Misafirlerimiz, düşünce merkezimizin çalışma biçimi ve yayınları hakkında fazlasıyla bilgilenmek istiyorlardı. Ancak işin garip tarafı ne onlar arasında yeterince Türkçe bilenler vardı, ne de bizler arasında yeterince Arapça bilenler vardı. Tıkandığımız yerde hepimizin ortak dili yine İngilizce olmaktaydı.

Aralarında doğum tarihinden bu yana sürekli baskı, şiddet, savaş ve işgali yaşayanlar çoğunluktaydı. Zaten Irak gençlerinin başka türlü bir kaderinin olması da beklenemez. Önce Baas despotizmi, ardından savaş ve Amerikan işgali. Muhataplarımızın hepsi bunları fazlasıyla yaşamış ve bunlarla olgunlaşmış insanlardı.

İbrahim Caferi’den alıntılar yaparak, demokrasiyle İslam arasındaki ilişkinin itikadı temellerine vurgu yapıyorlardı. “Arab’ın Arap olmayana üstünlüğü yoktur, üstünlük takvadadır” hadis-i şerifine vurgu yapıyorlardı.   Grupsal, etnik, ırksal ve cemaat farklılıklarının doğal olduklarını ve bu farklılıkların bir tahakküm aracına dönüşmesinin tehlikesine işaret ediyorlardı. Dostlarımızı dinlerken dolaylı olarak Irak’ın içinde bulunduğu sıkıntılı durumu daha iyi fark etme imkânı bulduk. Fakat Dr. Manal Finjan’ın Irak’ın anayasal birliği ve demokratikleşmesi konusundaki felsefi görüşleri işgal edilen ülkeye umut oluyordu.

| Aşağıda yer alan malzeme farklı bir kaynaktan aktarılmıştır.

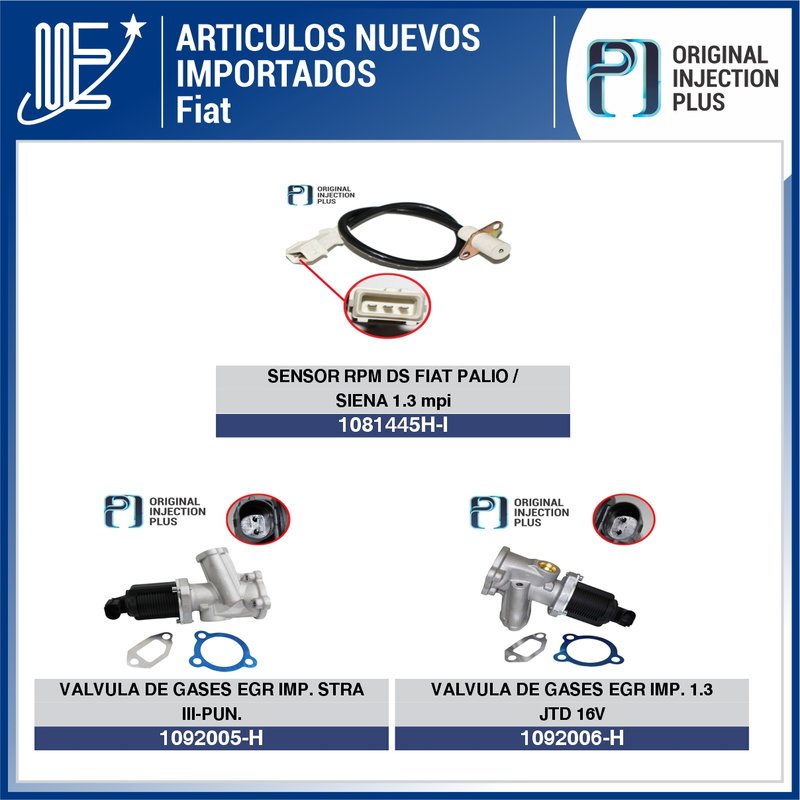 ARTICULOS NUEVOS IMPORTADOS
Fiat

ORIGINAL INJECTION PLUS

ORIGINAL INJECTION PLUS

SENSOR RPM DS FIAT PALIO / SIENA 1.3 mpi
1081445H-I

ORIGINAL INJECTION PLUS

VALVULA DE GASES EGR IMP. STRA III-PUN.
1092005-H

ORIGINAL INJECTION PLUS

VALVULA DE GASES EGR IMP. 1.3 JTD 16V
1092006-H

Irak Milli Islahat Hareketi’nin Türkiye’den ve bizden önemli beklentileri vardı.  Irak’ın anayasal ve milli birliği konusunda Türkiye’nin izlediği siyaseti destekliyorlar. Irak’ın bölünmesine karşı Türkiye’den destek umuyorlar. Türkiye’nin Basra bölgesinde konut yapmasını ve Güney Irak’la ticari, kültürel ve ilmi işbirliğini arttırmasını arzu ediyorlar. Hepsinden önemlisi kaybolmuş tarihin yeniden keşfi, hem onların hem de bizim en önemli arzumuz oldu. Bu yitik tarih, üniversitelerimizde ve düşünce enstitülerimizde umarım kısa bir zamanda yeniden keşfedilir. Ve Dirltilir.